WHAT IS NEEDED => Word for word, restate every record, though not the pictures.

[Stored data entries]
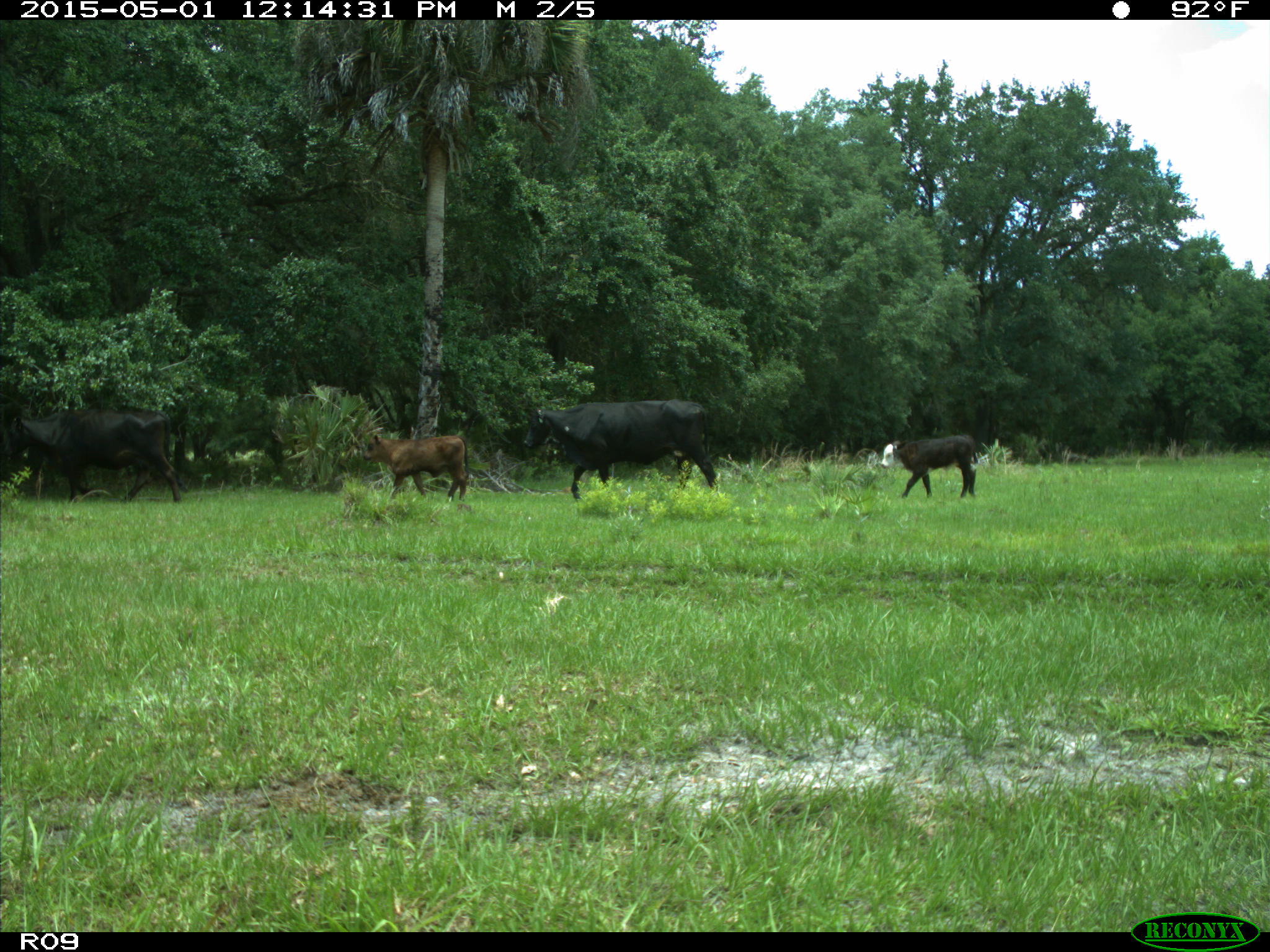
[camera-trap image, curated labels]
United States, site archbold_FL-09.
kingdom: Animalia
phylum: Chordata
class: Mammalia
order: Artiodactyla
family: Bovidae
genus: Bos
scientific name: Bos taurus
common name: domestic cow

RESPONSE TO THIS EXERCISE =>
[camera-trap image, curated labels]
United States, site archbold_FL-09.
kingdom: Animalia
phylum: Chordata
class: Mammalia
order: Artiodactyla
family: Bovidae
genus: Bos
scientific name: Bos taurus
common name: domestic cow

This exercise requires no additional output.